Working out tax on dividends

How much tax you pay on dividends above the dividend allowance depends on your Income Tax band.

Tax band Tax rate on dividends over the allowance
Basic rate 8.75%
Higher rate 33.75%
Additional rate 39.35%

To work out your tax band, add your total dividend income to your other income. You may pay tax at more than one rate.

Example

You get £3,000 in dividends and earn £29,570 in wages in the 2022 to 2023 tax year.

This gives you a total income of £32,570.

You have a Personal Allowance of £12,570. Take this off your total income to leave a taxable income of £20,000.

This is in the basic rate tax band, so you would pay:

  • 20% tax on £17,000 of wages
  • no tax on £2,000 of dividends, because of the dividend allowance
  • 8.75% tax on £1,000 of dividends

Pay tax on up to £10,000 in dividends

Tell HMRC by:

You do not need to tell HMRC if your dividends are within the dividend allowance for the tax year.

Pay tax on over £10,000 in dividends

You’ll need to fill in a Self Assessment tax return.

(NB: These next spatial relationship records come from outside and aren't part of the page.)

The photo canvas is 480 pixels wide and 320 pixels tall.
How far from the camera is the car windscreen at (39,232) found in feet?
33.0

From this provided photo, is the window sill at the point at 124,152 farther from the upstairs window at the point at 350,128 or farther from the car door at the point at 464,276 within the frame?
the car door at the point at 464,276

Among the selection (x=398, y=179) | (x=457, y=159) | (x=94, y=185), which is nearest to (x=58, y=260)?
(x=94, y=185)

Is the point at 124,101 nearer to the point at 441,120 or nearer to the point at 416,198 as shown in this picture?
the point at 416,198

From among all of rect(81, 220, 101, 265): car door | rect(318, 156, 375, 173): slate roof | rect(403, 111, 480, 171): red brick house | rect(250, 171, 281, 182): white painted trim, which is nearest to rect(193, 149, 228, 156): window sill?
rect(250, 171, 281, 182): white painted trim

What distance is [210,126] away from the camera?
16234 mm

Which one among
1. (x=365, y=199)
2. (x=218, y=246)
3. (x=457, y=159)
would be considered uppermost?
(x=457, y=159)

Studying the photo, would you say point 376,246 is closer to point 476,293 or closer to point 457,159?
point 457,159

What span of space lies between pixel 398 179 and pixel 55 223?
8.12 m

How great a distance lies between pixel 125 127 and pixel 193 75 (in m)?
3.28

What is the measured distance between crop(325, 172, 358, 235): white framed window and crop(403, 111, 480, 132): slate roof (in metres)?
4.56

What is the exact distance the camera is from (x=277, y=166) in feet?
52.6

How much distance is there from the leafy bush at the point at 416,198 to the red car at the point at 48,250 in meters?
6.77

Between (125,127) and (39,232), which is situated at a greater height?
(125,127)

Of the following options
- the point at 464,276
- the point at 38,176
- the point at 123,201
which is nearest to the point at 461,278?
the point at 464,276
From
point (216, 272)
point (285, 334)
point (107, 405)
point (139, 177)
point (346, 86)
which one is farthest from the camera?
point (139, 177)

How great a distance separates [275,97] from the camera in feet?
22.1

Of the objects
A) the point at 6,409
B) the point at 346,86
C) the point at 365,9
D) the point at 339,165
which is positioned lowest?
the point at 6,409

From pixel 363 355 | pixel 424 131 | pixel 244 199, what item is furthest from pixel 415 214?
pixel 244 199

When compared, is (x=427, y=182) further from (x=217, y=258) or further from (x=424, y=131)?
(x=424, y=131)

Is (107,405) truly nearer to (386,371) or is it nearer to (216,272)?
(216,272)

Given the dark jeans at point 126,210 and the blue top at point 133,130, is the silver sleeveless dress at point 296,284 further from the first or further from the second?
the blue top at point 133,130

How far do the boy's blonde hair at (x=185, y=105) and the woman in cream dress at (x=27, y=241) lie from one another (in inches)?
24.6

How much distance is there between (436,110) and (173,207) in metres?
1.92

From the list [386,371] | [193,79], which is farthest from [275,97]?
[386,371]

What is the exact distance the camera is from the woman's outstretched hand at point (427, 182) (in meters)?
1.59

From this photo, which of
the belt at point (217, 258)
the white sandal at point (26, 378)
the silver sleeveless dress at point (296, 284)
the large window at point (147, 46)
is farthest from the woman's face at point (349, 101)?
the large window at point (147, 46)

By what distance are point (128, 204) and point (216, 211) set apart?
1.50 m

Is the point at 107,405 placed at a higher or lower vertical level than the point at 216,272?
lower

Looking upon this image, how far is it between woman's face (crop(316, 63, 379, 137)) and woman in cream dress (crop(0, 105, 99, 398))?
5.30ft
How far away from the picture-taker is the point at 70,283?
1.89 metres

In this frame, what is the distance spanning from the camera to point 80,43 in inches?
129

If you do not usually send a tax return, you need to register by 5 October following the tax year you had the income.

Register for Self Assessment

You’ll get a letter telling you what to do next after you’ve registered.

Register now

Selling your shares

You may need to pay tax if you sell your shares.

2. Tax on dividends before 6 April 2016

There were different rules for tax on dividends before 6 April 2016.

Dividend tax rates

The tax you pay depends on which Income Tax bands your dividends are in.

Add your other taxable income to your dividends to work out the band they’re in. You may pay tax at more than one rate.

Tax band Effective dividend tax rate
Basic rate (and non-taxpayers) 0%
Higher rate 25%
Additional rate 30.56%
Additional rate - dividends paid before April 2013 36.11%

Work out what you owe

You should have got a dividend voucher. This usually shows:

  • the dividend amount
  • a ‘tax credit’ - this is one-ninth of the dividend

Work out the tax you owe by multiplying the dividend amount by the effective tax rate. Ignore the tax credit.

How you pay tax

If you need to send a tax return, fill in the ‘Dividends’ section in your return. If you do not need to send one, contact the helpline.

HM Revenue and Customs (HMRC) will tell you what you owe based on what you report and the dividend tax rates.